I'm going to play with Polygon's 1 second aggregate feed next week, it still looks like it could fit what I want. The complaints above are for the benefit of Polygon, for every user like me getting a bad first impression and wanting to run away, but is willing to report why that is, 100 more users simply ran away. So complaints like that ideally should be good for business Regarding peak message rates, there is no way whole-market view of trades is going to be possible. For AAPL alone it peaks at 5000 trades/sec on Friday, and Friday was not even a busy day. That is over 512KB/s bandwidth peak just for one symbol, on a relatively quiet day. Even only S&P 500 would require at least a gigabit connection given Polygon's message format, so really the only option left is their 1 second aggs
I I agree. It's better to opt for providers such as Polygon, algoseek, Tickdata, as they offer unbundled services which is good for price-conscious individual.
Hi, While testing did you find out if polygon.io-s socket based stock aggregate data feed has instrument count limit? I cant find much info on that on the website. For example how many instruments at sec or minute intervals streams possible? @Polygon.io
I think I remember someone complaining that they were closing connection if you don’t keep up reading the data. So you may have to create multiple connections. I don’t think they have any limits on that either (many do). Strangely enough, I don’t hear many people recommending them.

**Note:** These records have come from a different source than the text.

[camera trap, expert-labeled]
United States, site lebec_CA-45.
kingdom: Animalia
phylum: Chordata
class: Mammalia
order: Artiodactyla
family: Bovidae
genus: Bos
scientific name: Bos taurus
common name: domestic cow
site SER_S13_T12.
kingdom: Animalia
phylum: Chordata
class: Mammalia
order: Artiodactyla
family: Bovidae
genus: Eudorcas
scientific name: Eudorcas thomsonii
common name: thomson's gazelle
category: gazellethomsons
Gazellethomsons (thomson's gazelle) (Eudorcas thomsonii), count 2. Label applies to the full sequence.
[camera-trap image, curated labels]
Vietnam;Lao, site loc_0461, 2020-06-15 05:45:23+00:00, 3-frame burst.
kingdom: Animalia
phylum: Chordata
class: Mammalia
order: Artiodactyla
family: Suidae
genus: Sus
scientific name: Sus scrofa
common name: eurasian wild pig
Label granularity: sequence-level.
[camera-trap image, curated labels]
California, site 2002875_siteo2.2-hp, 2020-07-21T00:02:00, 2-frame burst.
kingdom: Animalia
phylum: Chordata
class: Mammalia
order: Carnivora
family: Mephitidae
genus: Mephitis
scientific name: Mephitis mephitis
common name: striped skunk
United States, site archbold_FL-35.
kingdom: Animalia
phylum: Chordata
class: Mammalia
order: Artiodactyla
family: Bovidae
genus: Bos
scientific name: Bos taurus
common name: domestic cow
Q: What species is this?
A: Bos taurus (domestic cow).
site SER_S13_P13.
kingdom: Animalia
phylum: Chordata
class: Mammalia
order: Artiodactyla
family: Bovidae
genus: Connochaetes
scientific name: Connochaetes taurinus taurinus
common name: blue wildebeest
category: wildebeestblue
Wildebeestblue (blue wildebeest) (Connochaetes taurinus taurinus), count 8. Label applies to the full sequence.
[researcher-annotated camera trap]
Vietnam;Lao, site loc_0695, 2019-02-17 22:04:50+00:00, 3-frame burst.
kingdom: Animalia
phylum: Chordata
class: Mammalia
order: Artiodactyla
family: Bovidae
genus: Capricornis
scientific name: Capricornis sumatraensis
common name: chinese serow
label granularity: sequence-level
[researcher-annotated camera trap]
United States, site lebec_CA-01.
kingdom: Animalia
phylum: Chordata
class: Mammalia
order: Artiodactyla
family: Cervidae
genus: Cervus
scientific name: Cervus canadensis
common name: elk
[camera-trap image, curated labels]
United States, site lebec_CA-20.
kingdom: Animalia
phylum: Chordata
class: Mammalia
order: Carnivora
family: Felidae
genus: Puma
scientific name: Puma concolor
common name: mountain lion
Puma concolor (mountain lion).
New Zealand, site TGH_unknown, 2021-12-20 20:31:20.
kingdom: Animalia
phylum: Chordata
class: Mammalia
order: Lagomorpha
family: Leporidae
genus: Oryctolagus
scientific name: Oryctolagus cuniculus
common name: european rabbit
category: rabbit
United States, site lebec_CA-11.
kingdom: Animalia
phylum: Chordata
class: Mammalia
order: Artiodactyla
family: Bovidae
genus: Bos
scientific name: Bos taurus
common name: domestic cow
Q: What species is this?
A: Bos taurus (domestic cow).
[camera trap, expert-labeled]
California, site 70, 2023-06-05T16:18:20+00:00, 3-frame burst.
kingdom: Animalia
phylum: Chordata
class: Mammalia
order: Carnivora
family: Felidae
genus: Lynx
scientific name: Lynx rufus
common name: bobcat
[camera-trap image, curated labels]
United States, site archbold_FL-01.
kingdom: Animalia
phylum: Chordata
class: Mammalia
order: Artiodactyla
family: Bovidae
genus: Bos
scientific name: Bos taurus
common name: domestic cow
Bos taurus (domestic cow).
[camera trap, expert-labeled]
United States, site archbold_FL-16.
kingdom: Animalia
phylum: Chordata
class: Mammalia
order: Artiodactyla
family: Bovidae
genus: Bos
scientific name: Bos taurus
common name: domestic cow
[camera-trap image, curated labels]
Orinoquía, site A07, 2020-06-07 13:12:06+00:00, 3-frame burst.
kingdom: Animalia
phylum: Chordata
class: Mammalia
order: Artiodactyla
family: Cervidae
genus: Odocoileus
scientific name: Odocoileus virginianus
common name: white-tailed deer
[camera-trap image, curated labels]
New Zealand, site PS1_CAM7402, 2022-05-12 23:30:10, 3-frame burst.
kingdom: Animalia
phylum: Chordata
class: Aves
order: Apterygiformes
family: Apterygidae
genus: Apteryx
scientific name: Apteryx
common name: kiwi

Last night, in response to: curl "https://api.polygon.io/v2/snapshot/locale/us/markets/stocks/tickers?apiKey=yada yada" I keep getting: {"count":0,"status":"OK","tickers":[]} This, after the initial invocation of that same curl command returned the expected snapshot JSON. Is this expected behavior for some reason?
So what happens if I don’t read fast enough or at all? Also, as I just started experimenting with the api, it would be really nice to have some sort of keepalives going on web sockets.